Вожеватов. Еще как рад-то, сияет, как апельсин. Что смеху-то! Ведь он у нас чудак. Ему бы жениться поскорей да уехать в свое именьишко, пока разговоры утихнут, — так и Огудаловым хотелось, — а он таскает Ларису на бульвар, ходит с ней под руку, голову так высоко поднял, что, того и гляди, наткнется на кого-нибудь. Да еще очки надел зачем-то, а никогда их не носил. Кланяется — едва кивает; тон какой взял: прежде и не слыхать его было, а теперь все «я да я, я хочу, я желаю».
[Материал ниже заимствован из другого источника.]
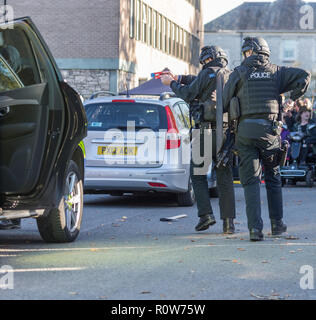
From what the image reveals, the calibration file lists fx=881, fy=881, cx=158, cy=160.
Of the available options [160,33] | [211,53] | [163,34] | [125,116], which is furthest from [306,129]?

Кнуров. Как мужик русский: мало радости, что пьян, надо поломаться, чтоб все видели; поломается, поколотят его раза два, ну, он и доволен, и идет спать.
Вожеватов. Да, кажется, и Карандышеву не миновать.
Кнуров. Бедная девушка! как она страдает, на него глядя, я думаю.
Вожеватов. Квартиру свою вздумал отделывать, — вот чудит-то. В кабинете ковер грошевый на стену прибил, кинжалов, пистолетов тульских навешал: уж диви бы охотник, а то и ружья-то никогда в руки не брал. Тащит к себе, показывает; надо хвалить, а то обидишь: человек самолюбивый, завистливый. Лошадь из деревни выписал, клячу какую-то разношерстную, кучер маленький, а кафтан на нем с большого. И возит на этом верблюде-то Ларису Дмитриевну; сидит так гордо, будто на тысячных рысаках едет. С бульвара выходит, так кричит городовому: «Прикажи подавать мой экипаж!» Ну, и подъезжает этот экипаж с музыкой: все винты, все гайки дребезжат на разные голоса, а рессоры-то трепещутся, как живые.
Кнуров. Жаль бедную Ларису Дмитриевну! Жаль.
Вожеватов. Что вы очень жалостливы стали?
Кнуров. Да разве вы не видите, что эта женщина создана для роскоши? Дорогой бриллиант дорогой и оправы требует.
Вожеватов. И хорошего ювелира.
Кнуров. Совершенную правду вы сказали. Ювелир — не простой мастеровой: он должен быть художником. В нищенской обстановке, да еще за дураком мужем, она или погибнет, или опошлится.
Вожеватов. А я так думаю, что бросит она его скорехонько. Теперь еще она, как убитая; а вот оправится да поглядит на мужа попристальнее, каков он… (Тихо.) Вот они, легки на помине-то.
Входят Карандышев, Огудалова, Лариса. Вожеватов встает и кланяется. Кнуров вынимает газету.